ÇAYCUMA’DA GERİŞ KÖYÜ'NÜN 5 MAHALLESİ  BELEDİYE SINIRLARINA KATILDI

Hatırlanacağı üzere geçtiğimiz dönemde Ahadlı köyünden sonra Çaycuma ilçesine bağlı Geriş Köyü’nün beş mahallesi de vatandaşların talebi üzerine Çaycuma Belediyesi sınırlarına dahil oldu. Süreç, köy sakinlerinin belediye hizmetlerinden faydalanmak adına topladıkları imzalar ve alınan referandum kararı ile başladı. Sandığa giden vatandaşlar, demokrasi hakkını kullanarak oylarını verdi ve çoğunluk kararıyla belediyeye bağlanmayı seçti.

Bu gelişmenin ardından Zonguldak’ın Devrek ilçesinde de benzer bir süreç yaşandı.

DEVREK’TE 3 KÖY ÇAYDEĞİRMENİ BELEDİYESİ’NE KATILDI

Devrek’te yapılan referandumda Saraçoğlu, Cereliler ve Şişmanoğlu köyleri, Çaydeğirmeni Beld Belediyesi’ne bağlanma kararı aldı. Bu durum, İl Özel İdaresi’nin etkinliğini ve hizmet yeterliliğini sorgulatmaya başladı. Görünüşe göre köyler, belediyelerin sunduğu olanakları İl Özel İdaresi’nin hizmetlerine tercih ediyor.

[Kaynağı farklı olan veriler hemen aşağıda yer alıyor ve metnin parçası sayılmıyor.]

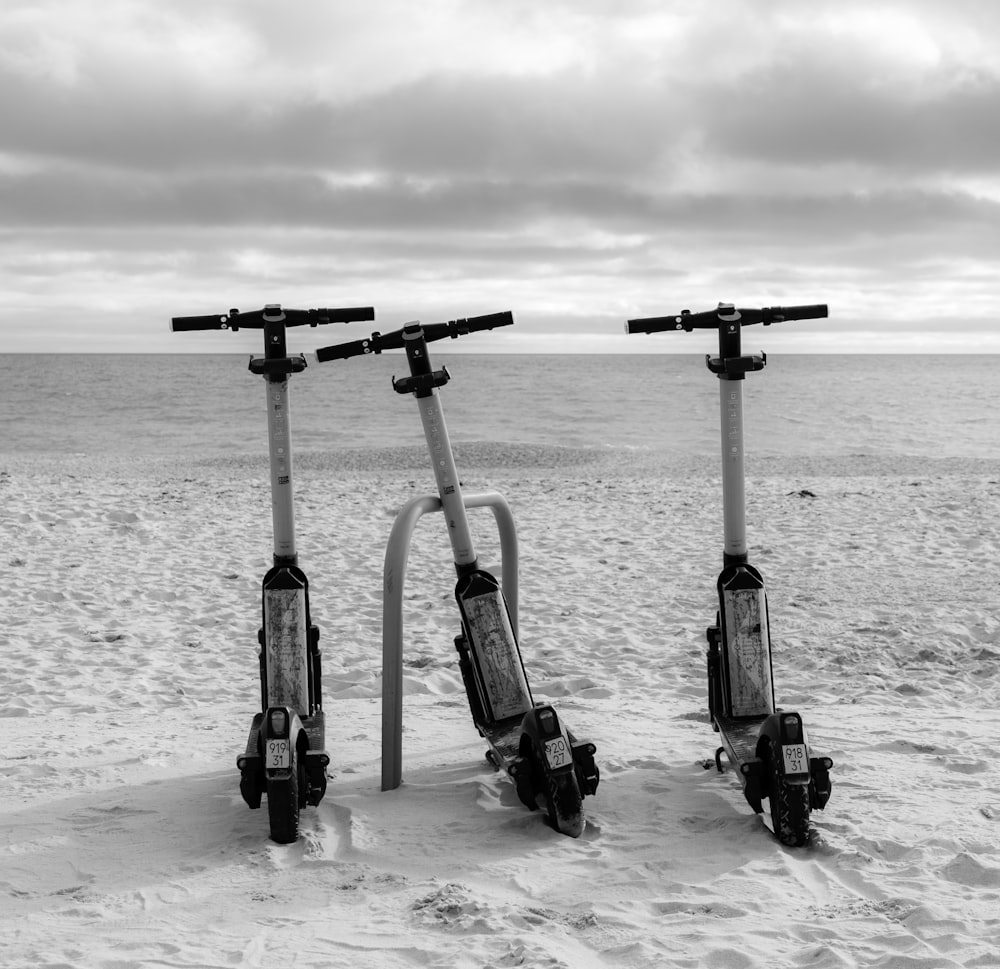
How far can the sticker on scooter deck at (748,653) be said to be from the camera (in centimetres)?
405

ÖZEL İDARE VE İL GENEL MECLİSİ DAHA ETKİN OLMALI

Bu durum İl Özel İdaresi’ne ciddi bir mesaj veriyor: Köylerde yaşayan vatandaşlar, daha hızlı ve etkin hizmet bekliyor. Köylerin belediyelere geçiş süreci dikkatle analiz edilmeli. İl Genel Meclisi üyeleri, bu tür kayıpları önlemek adına daha proaktif çalışmalı. Köylerden gelen talepler titizlikle değerlendirilmeli, sorunlar hızlı ve kalıcı çözümlerle giderilmelidir.

KÖYLERİN BELEDİYEYE GEÇİŞİNİN EN BÜYÜK SEBEBİ: DOĞALGAZ BE BELEDİYELER KÖYLERE DOĞALGAZ SİLAHI  OLARAK KULLANIYOR?

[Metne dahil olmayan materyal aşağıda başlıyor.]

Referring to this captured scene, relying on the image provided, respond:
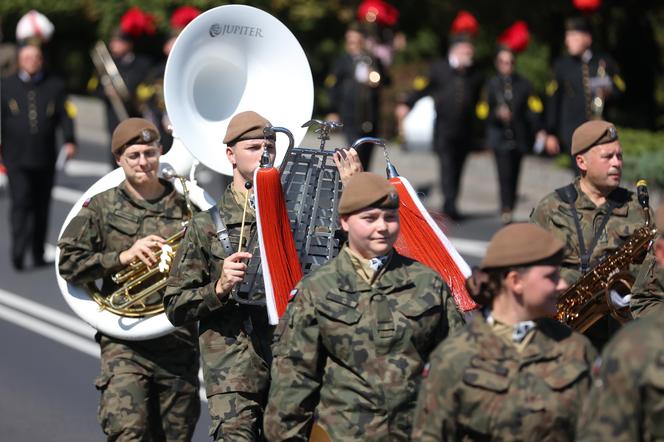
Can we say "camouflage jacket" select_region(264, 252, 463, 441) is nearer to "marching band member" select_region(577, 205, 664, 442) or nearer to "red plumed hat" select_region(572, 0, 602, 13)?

Köylerin belediyelere bağlanma sürecindeki temel nedenlerden biri doğalgaz hizmeti. Vatandaşlar, daha konforlu bir yaşam için doğalgazın önemini vurguluyor. Ancak doğalgazın belediyeler tarafından bir “silah” gibi kullanılmasının etik olmadığını da belirtmek gerekiyor. Belediyeler, bu avantajı etkili bir şekilde kullanırken İl Özel İdaresi, köylere doğalgaz ulaştırma konusunda yeterince hızlı hareket edemiyor.
Bu da köylerdeki vatandaşların gözünde Özel İdare’yi zayıf bir konuma düşürüyor. Eğer bu durum devam ederse, İl Özel İdaresi’nin köylerden çekilmesi hızlanabilir ve “kan kaybı” durdurulamayabilir.

ÖZEL İDARE BE İL GENEL MECLİSİ NE YAPMALI?

İl Özel İdaresi ve İl Genel Meclisi'nin  bu süreçten ders çıkarması şart. Köylerde yaşayan vatandaşların ihtiyaçları daha hızlı ve etkili bir şekilde karşılanmalı. Özellikle doğalgaz gibi temel hizmetlerde belediyelere karşı rekabetçi bir yaklaşım benimsenmeli. Aksi takdirde, Zonguldak genelindeki köylerin belediyelere bağlanma süreci devam edecek gibi görünüyor.

Bu yazıyı özellikle Zonguldak İl Özel İdaresi Genel Sekreteri Ahmet Karayılmaz ve İl Genel Meclisi Başkanı Nejdet Karaveli’nin dikkatine sunuyorum. Köylerden belediyelere olan geçiş süreci durdurulmazsa, İl Özel İdaresi’nin otoritesi ve varlığı daha fazla sorgulanacaktır.
Vatandaşın taleplerine hızlı yanıt verilmesi, sorunların çözümüne odaklanılması ve belediyelerle daha rekabetçi bir hizmet anlayışının benimsenmesi gerekiyor. Yoksa bu kan kaybı, artarak devam edecek.